The shi line at position 4 carries offspring (酉, metal), which the palace’s own earth generates — the actor stands at the position the palace itself produces, which is the najia correlate of the line-4 遇元夫 instruction: the actor’s renewal of the original alliance under peril rests on the palace’s own generative ground. The ying line at position 1 carries parents (巳, fire), the element that in turn generates the palace’s earth. Read as a structural pair, the shi-ying axis of Opposition says that the actor occupies the palace’s own offspring position while the receiving position is the generative parent two generations behind it. The structural correlate of the Xiang’s 同而異: the same generative lineage holds both positions, even when their immediate aims diverge.
For a cast, this static layer records the palace, generation label, shi and ying positions, each line's branch and six-relative, moving-line positions, transformed hexagram, and the use-spirit selected by question category. The public page keeps that structure as a method note rather than as default reading text.

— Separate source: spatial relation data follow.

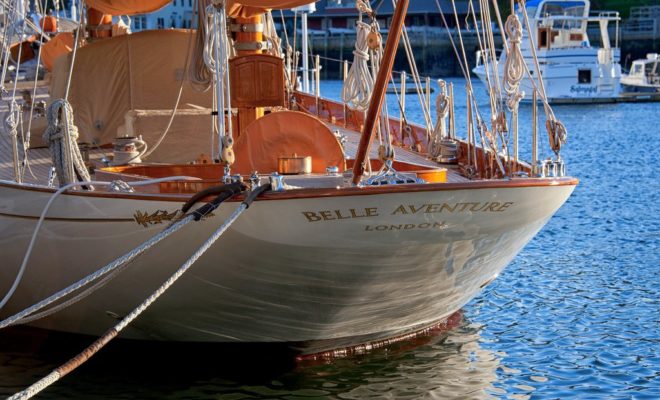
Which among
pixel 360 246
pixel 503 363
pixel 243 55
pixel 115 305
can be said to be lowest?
pixel 503 363

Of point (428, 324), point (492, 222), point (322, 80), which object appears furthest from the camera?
point (322, 80)

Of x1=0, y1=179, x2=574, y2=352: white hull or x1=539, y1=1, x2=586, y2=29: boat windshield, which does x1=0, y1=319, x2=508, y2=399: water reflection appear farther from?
x1=539, y1=1, x2=586, y2=29: boat windshield

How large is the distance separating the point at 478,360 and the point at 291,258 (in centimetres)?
305

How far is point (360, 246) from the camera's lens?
981cm

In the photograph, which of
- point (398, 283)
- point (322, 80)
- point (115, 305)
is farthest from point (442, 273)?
point (322, 80)

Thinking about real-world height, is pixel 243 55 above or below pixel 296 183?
above

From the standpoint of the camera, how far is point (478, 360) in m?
12.1

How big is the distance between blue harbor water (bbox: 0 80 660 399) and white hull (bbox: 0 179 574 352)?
0.32 metres

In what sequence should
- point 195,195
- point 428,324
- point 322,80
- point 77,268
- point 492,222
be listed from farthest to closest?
point 322,80, point 428,324, point 77,268, point 492,222, point 195,195

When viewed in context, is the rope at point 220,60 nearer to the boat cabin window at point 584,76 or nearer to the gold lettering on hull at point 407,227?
the gold lettering on hull at point 407,227

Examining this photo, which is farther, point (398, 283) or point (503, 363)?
point (503, 363)

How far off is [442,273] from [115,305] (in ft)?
10.0

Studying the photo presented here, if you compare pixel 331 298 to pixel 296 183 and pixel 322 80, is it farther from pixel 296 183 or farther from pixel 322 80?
pixel 322 80

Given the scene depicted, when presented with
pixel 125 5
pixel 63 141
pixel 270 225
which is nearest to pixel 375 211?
pixel 270 225
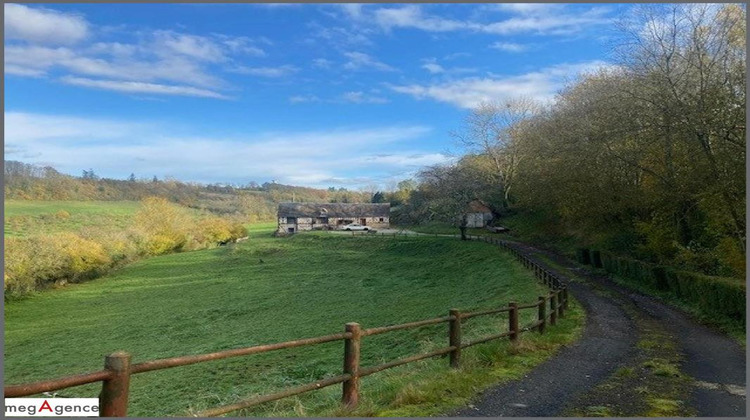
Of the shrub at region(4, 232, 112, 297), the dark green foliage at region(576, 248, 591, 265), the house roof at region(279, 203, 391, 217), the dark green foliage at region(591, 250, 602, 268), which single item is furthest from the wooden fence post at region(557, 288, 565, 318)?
the house roof at region(279, 203, 391, 217)

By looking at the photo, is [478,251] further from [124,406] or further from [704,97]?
[124,406]

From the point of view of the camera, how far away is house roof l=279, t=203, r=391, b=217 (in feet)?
294

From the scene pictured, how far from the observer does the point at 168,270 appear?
51812mm

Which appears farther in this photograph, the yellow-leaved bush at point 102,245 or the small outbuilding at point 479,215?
the small outbuilding at point 479,215

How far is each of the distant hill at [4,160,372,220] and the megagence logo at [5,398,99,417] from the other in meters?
71.3

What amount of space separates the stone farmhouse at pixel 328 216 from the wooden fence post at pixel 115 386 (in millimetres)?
84634

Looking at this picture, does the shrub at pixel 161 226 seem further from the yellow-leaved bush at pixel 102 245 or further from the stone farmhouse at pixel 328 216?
the stone farmhouse at pixel 328 216

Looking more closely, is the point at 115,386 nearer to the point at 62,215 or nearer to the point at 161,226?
the point at 161,226

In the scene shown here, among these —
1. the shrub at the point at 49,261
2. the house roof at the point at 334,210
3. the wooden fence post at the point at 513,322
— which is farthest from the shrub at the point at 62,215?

Audit status: unaudited_draft. The static-layer tables are pulled from the standard 京房纳甲 sequence and have not yet been cross-checked against the three reference texts named in the methodology. Errors should be reported against the v0.1.0 rule version in the GitHub rules directory.
For the full pipeline (how the static layer reaches the AI interpretation), see Methodology → Najia engine.
Sources
- Classical text of the Yijing (周易) — hexagram and line statements (卦辭 / 爻辭) from the received Zhou-dynasty edition. Public domain.
- James Legge, The Sacred Books of the East, Vol. XVI: The Yi King, Oxford University Press, 1882. Public domain.
- Zhu Xi (朱熹), Zhouyi Benyi (周易本義), 1188. Public domain.
- Wang Bi (王弼), Zhouyi Zhu (周易注), 3rd century. Public domain.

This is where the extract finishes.